Input data:

** Start **

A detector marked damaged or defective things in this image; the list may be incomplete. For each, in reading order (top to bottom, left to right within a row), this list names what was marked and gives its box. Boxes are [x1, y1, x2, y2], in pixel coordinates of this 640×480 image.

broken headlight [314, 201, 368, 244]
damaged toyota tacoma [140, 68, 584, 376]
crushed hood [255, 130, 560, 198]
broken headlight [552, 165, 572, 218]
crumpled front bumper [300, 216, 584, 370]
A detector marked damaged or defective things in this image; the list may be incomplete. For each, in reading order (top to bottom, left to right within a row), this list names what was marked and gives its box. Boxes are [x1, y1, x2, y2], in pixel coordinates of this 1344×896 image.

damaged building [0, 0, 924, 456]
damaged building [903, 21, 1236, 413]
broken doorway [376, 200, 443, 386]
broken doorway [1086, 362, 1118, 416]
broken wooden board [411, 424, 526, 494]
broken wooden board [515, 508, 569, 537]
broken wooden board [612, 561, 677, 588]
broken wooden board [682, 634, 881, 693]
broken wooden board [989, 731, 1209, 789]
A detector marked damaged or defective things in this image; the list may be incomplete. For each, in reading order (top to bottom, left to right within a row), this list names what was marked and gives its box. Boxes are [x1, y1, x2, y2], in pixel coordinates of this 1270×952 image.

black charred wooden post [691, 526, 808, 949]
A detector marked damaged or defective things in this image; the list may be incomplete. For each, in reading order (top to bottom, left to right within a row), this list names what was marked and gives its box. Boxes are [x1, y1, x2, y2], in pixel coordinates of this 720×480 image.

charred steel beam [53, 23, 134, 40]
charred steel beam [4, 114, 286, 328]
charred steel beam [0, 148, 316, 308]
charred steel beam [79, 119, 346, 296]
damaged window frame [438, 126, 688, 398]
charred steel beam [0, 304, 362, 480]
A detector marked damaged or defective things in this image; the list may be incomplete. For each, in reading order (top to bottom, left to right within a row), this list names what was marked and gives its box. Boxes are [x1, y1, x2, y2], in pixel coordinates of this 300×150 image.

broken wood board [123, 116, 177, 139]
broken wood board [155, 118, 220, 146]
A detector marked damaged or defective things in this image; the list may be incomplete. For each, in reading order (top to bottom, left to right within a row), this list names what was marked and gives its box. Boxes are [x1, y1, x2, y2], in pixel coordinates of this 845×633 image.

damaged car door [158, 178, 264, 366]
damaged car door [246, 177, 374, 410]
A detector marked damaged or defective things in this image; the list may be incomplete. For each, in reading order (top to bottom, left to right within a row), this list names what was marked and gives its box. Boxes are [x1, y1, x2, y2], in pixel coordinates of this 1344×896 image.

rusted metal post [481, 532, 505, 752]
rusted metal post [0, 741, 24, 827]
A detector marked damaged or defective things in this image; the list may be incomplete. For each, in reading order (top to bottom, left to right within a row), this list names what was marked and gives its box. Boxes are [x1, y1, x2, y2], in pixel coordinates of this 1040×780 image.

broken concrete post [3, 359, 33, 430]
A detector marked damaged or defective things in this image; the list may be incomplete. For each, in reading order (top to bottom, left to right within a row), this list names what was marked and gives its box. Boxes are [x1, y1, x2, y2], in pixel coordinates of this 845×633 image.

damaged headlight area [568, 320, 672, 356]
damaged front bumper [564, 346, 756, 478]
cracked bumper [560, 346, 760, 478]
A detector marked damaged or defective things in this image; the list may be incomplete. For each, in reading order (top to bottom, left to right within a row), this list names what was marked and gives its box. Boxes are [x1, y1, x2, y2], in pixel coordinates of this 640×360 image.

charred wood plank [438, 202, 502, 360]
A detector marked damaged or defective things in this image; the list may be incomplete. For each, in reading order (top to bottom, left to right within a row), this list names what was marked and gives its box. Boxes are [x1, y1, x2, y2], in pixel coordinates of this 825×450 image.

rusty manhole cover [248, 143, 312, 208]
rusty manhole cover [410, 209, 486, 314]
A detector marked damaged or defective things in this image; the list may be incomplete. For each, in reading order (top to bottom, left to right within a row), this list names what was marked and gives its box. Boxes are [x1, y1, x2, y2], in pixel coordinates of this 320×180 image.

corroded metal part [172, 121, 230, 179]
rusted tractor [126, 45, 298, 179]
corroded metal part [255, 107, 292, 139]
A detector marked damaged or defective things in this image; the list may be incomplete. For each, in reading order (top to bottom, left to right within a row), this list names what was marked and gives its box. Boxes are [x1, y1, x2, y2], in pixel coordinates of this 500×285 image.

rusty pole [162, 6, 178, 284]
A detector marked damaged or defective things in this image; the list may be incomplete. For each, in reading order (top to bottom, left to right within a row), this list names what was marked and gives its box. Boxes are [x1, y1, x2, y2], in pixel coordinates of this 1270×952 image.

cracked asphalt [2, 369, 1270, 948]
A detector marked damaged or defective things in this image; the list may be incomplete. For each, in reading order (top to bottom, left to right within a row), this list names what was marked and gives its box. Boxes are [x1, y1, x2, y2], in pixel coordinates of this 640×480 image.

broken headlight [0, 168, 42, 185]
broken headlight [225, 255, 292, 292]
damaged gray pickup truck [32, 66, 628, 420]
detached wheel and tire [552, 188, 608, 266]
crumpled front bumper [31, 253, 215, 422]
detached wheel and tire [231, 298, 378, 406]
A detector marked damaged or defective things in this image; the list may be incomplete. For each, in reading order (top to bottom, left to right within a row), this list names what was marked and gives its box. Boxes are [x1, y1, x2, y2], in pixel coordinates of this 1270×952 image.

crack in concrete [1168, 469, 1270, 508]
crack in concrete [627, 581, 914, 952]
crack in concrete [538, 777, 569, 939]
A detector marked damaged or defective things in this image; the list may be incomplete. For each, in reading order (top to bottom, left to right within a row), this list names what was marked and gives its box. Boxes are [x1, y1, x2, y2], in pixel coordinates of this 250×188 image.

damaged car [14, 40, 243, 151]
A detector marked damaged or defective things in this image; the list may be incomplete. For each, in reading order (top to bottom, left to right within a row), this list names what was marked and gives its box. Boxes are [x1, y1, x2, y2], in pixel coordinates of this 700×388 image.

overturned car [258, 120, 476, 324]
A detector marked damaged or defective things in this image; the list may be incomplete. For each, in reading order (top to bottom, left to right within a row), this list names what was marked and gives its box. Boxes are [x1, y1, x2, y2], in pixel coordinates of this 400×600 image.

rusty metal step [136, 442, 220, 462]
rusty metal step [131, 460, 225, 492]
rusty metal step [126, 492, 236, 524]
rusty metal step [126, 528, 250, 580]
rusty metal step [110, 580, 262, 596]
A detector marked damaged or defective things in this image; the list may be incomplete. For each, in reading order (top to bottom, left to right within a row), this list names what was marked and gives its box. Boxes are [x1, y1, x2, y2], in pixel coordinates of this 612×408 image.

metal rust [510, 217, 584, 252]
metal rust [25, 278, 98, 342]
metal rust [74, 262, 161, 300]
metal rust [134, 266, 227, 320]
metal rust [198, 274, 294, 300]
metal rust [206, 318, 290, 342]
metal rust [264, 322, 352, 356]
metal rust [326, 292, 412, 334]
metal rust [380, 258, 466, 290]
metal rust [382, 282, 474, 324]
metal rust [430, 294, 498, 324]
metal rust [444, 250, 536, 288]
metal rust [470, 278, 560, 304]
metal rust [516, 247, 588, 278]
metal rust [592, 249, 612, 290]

** End **

The request: Please rewrite the data as a two-column CSV with headers input and output, beginning at the line that has "this 400×600 image." and stopping after the end of the data. Give one row for each text and the answer that follows it, with each value in a single quoted field and line breaks replaced by spaces.

The output:
input,output
"A detector marked damaged or defective things in this image; the list may be incomplete. For each, in reading order (top to bottom, left to right within a row), this list names what was marked and gives its box. Boxes are [x1, y1, x2, y2], in pixel coordinates of this 400×600 image.","rusty metal step [136, 442, 220, 462] rusty metal step [131, 460, 225, 492] rusty metal step [126, 492, 236, 524] rusty metal step [126, 528, 250, 580] rusty metal step [110, 580, 262, 596]"
"A detector marked damaged or defective things in this image; the list may be incomplete. For each, in reading order (top to bottom, left to right within a row), this list names what was marked and gives its box. Boxes are [x1, y1, x2, y2], in pixel coordinates of this 612×408 image.","metal rust [510, 217, 584, 252] metal rust [25, 278, 98, 342] metal rust [74, 262, 161, 300] metal rust [134, 266, 227, 320] metal rust [198, 274, 294, 300] metal rust [206, 318, 290, 342] metal rust [264, 322, 352, 356] metal rust [326, 292, 412, 334] metal rust [380, 258, 466, 290] metal rust [382, 282, 474, 324] metal rust [430, 294, 498, 324] metal rust [444, 250, 536, 288] metal rust [470, 278, 560, 304] metal rust [516, 247, 588, 278] metal rust [592, 249, 612, 290]"